И заплакал, и тут же промокнул влагу воротом рубахи.
... Храбрая молодость наша, наша мо-лодец-кая.
Эх-да не запомнил, ой-ой, да когда прош-ла-а.
Ой прошло да прокатилосе, ой-да, пора-времечко, да-а.
Ох времечко миновалосе, да-ой, как за единый часик.
Ой-да времечко мне показалосе, ох-ой, да за минуточку.
Поперхнулся Геласий, духу не хватило верхнее коленце так взрыдающе взять, чтобы душа посторонняя, услышав случайно, перевернулась разом и холодом облилась... Раньше-то, как в армию походить, все ревмя обревутся: матка причитает, кресная ей в голос, сестры, как мокры курицы, слезами хлюпают, отец ино вдруг дернется в сторону, ус закусит и глазом рипнет, будто сорина проклятущая под веко села. Кажется, что грудь такой тоски не воспримет, лопнет под рубахой. Деревню обойдешь, откланяешься, словно бы навсегда простишься, и, как под гору сойдешь, да в карбасок ступишь, медля ногой, тут матушка и вскрикнет, как птица-гагара:
...Как после твоего-то бывания великого
Повянут травушки-то у нас да муравые,
Посохнут цветики у нас лазуревые,
Будет зимушка стоять да холодная
В моем зябленьком-то ретивом сердце...
А и то, долго ли человеку сронить голову на чужой стороне: пуля ли возьмет, иль мор какой сокрушит, иль плен долгий голодом источит, а мати все стереги, изнывай душой, изводись, глядючи в оконце, жди-поджидай вести казенной. У матери душа всегда в больной коростинке: не знала, но чуяла, что сыну долго в родных домах не бывать. Как заходить Геласию в карбасок, сунула к губам медную иконку выговского литья: Исус-страдалец на кресте. На медной плашке проушина с кожаной тесьмой. «От матери образок. Веруй, сынок, и спасешься». – «Ты чо это... Куда эка тяжесть?» – «От мамушки образок», – тупо повторяла. Пришлось голову склонить, подставить шею.
Семь лет под пулей был – и выжил. Это нынь все просто, вроде и горя не видал. В бога не верил, а образок материн все при себе таскал: вот и сейчас в изголовье, на божнице. Помру, пусть на грудь покладут.

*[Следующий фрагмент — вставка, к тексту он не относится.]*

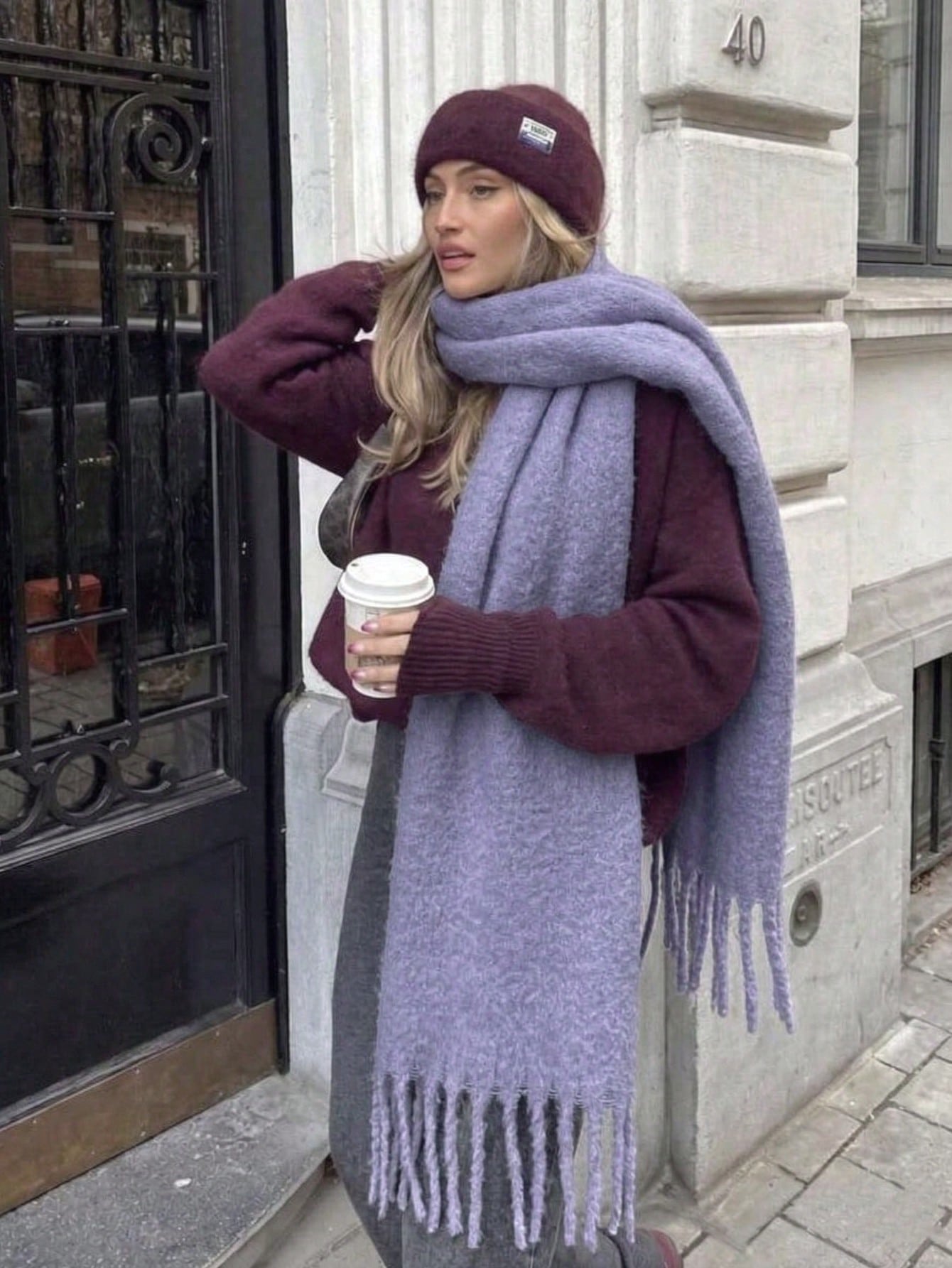 Écharpe tricotée élégante avec franges pour femmes - Confortable, coupe-vent, chaude, — vue 4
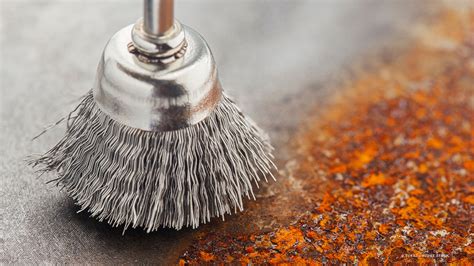 Himbeer-Eierlikörpralinen auf einem kleinen Rost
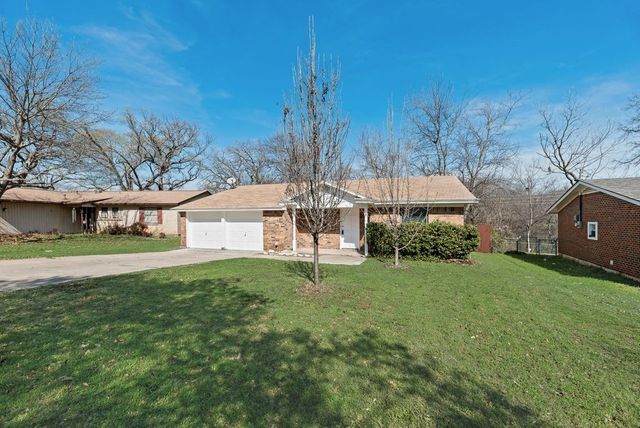 424 Holder Drive, Hurst, TX 76053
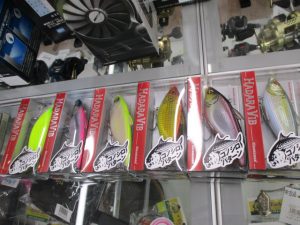 *大型ベイトか？マイクロベイトか？*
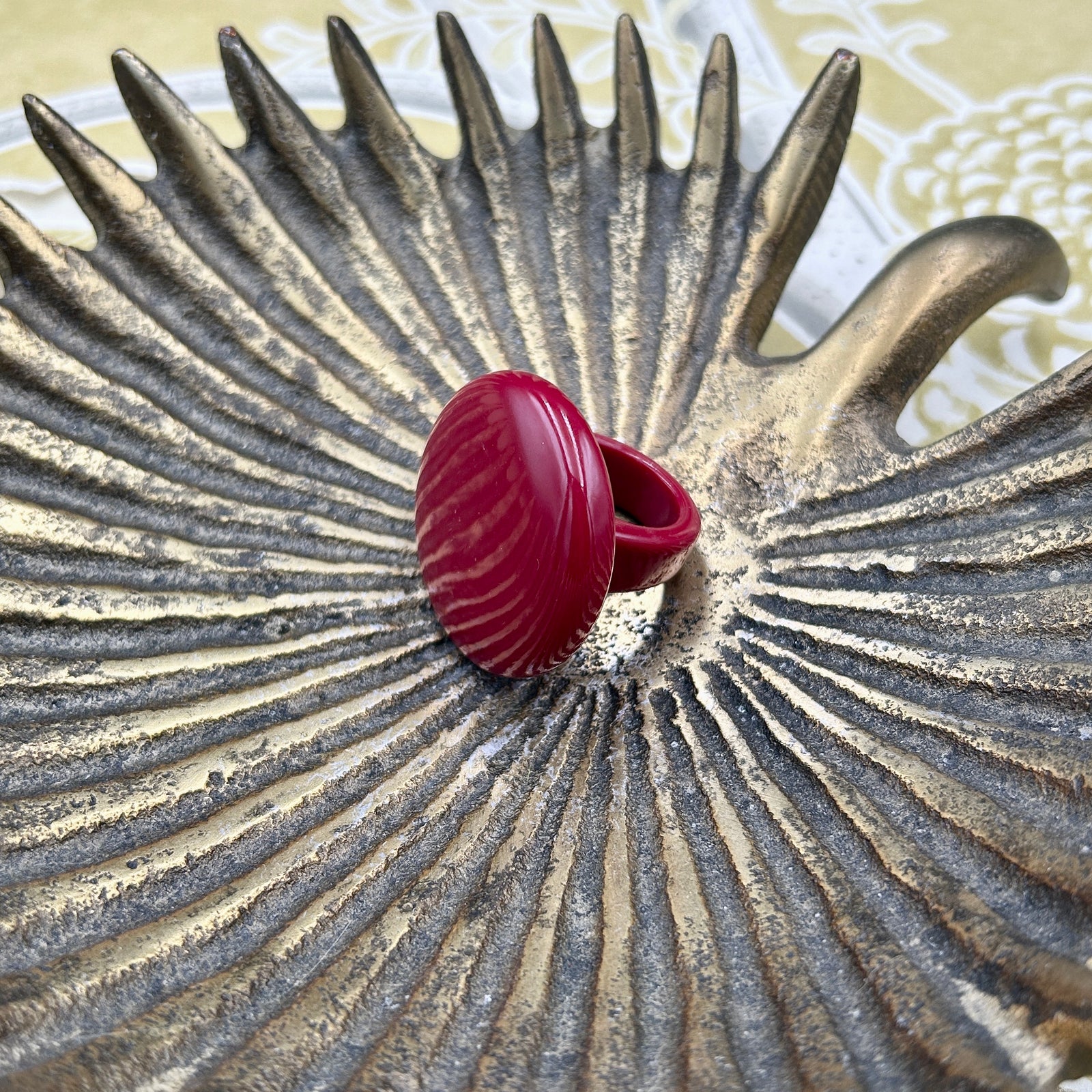 LIBBY large flat shaped resin cocktail ring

...Да мать сыра-то ли земля – наша постелюшка,
Зло-лихо кореньице – наше изголовьице,
Ветры буйные-то – наше одеялышко,
Да роса утрення-то – наше умываньице,
Да шелкова трава – ведь наше утираньице.
...Бывало, в окопах-то запою, так век, говорят, тебя бы, Геласьюшко, слушал. Человеку помирать не хочется, он к жизни тянется, в нем от песни все оживает. Песельников всегда любили... Вот засну и не проснусь более – такую слабость в себе слышу. А чуть ожил – и пою. Вот как воспринять? Сколько в человеке жизни? В одном чуть отворил жилу – и разом кончился, а другому – конца веку нет. Казалось, уж кранты мне, кончик, старуха с косой возле шеи. В четырнадцатом годе на штыки ходил за царя-батюшку, за отечество: в чужой кровищи по шею ухвостаешься – и ничего не страшился. Какая-то храбрость во мне лешева была... В дозор пошлют, скажут, возьми, Геласий, «языка» – и берешь. Орудие лова отыщешь, да хорошо огреешь в бачины, но так, чтобы не насовсем, и волокешь сердешного в свои окопы, только пятки взлягивают. И отмечали добро: сначала медаль Георгиевскую за храбрость, а после и два креста выслужил... Три года под богом ходил, проносило. А в семнадцатом с донесением спешу и не добежал-то до своих окопов сажен пять, слышу – ожгло. Ах ты, думаю, любить твою бабу. Кричу: «Братцы, меня ранило в обои ноги». Выскочил солдатик, вскинул на кукорешки и унес. С тем и кончилась для меня ерманская... Куда-то кресты задевали? Одного «Георгия», знаю, что уволок Колька, ухорез такой, небось кинул где ли на помойку. А те поощренья надо бы сыскать – за храбрость дадены, за отечество. Пускай бы Матренка на пинжак навесила. Теперь не придерутся, нынче нету такой моды, чтобы за старое притеснять.